**Short exercise**
Output the stretch from the line that contains "From the perspective" through the end of the lines as a two-column CSV with the header input,output, one row for each line paired with its answer. Quote every field, turn any line breaks into spaces, and leave the pictures out.

**Data to use**
————————
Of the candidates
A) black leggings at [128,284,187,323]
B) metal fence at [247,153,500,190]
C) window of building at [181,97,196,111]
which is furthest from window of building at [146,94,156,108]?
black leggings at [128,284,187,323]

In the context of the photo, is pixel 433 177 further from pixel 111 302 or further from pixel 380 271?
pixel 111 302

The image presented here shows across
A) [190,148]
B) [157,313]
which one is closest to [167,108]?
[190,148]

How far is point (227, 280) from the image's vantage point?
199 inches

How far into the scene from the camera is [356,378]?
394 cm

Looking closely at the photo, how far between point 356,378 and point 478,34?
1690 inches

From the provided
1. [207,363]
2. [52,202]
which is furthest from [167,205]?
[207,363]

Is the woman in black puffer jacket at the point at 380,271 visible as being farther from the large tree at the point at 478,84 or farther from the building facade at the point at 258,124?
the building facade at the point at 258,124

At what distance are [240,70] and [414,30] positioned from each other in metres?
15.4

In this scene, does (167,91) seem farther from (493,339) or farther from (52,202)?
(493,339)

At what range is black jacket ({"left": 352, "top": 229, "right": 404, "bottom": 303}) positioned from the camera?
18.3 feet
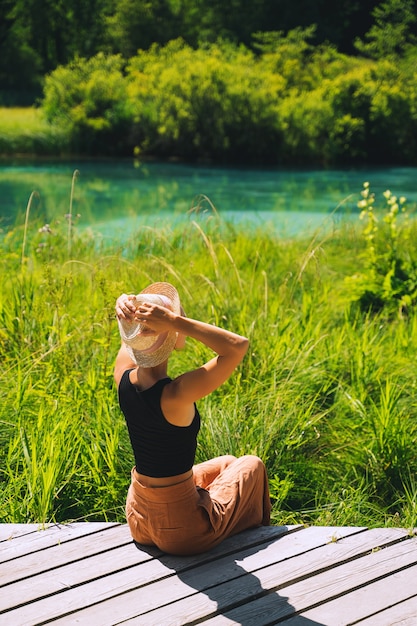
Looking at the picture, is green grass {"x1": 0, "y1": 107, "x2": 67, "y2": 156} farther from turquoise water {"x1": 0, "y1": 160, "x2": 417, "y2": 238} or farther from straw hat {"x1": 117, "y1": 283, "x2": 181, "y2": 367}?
straw hat {"x1": 117, "y1": 283, "x2": 181, "y2": 367}

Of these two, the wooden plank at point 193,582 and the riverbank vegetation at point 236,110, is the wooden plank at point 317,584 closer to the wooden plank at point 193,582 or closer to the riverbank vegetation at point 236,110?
the wooden plank at point 193,582

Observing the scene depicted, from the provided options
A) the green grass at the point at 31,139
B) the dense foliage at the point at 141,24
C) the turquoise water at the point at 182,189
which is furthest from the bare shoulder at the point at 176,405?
the dense foliage at the point at 141,24

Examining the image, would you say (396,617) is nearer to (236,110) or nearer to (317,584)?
(317,584)

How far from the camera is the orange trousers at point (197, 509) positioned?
2361 millimetres

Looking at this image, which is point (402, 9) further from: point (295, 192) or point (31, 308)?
point (31, 308)

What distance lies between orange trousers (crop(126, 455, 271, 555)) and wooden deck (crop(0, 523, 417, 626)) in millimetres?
43

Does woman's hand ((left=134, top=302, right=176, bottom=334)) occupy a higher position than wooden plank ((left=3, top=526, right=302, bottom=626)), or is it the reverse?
woman's hand ((left=134, top=302, right=176, bottom=334))

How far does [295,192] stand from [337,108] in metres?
6.61

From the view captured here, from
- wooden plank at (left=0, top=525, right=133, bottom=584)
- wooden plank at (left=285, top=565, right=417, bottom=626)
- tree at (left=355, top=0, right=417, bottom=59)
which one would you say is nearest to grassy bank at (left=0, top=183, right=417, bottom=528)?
wooden plank at (left=0, top=525, right=133, bottom=584)

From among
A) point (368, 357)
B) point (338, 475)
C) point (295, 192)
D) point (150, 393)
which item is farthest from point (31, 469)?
point (295, 192)

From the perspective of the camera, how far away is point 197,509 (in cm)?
238

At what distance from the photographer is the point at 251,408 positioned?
3508 mm

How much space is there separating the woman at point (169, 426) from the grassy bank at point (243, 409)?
0.58 metres

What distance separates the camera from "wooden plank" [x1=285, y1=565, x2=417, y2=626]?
210 centimetres
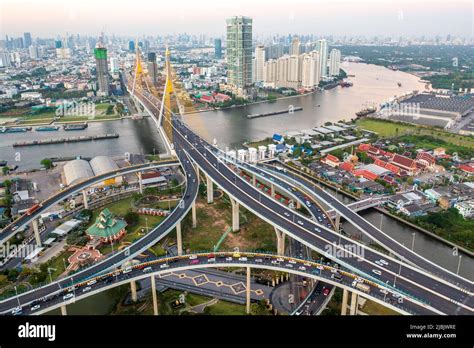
————————
**The answer**
input,output
"From the perspective of the camera, how far away is point 197,509 (in cm)?","238"
"At what distance from the photographer is the point at 251,408 positioned?","3508 mm"
"How much space is there separating the woman at point (169, 426) from the grassy bank at point (243, 409)?","0.58 metres"
"What distance separates the camera from ""wooden plank"" [x1=285, y1=565, x2=417, y2=626]?","210 centimetres"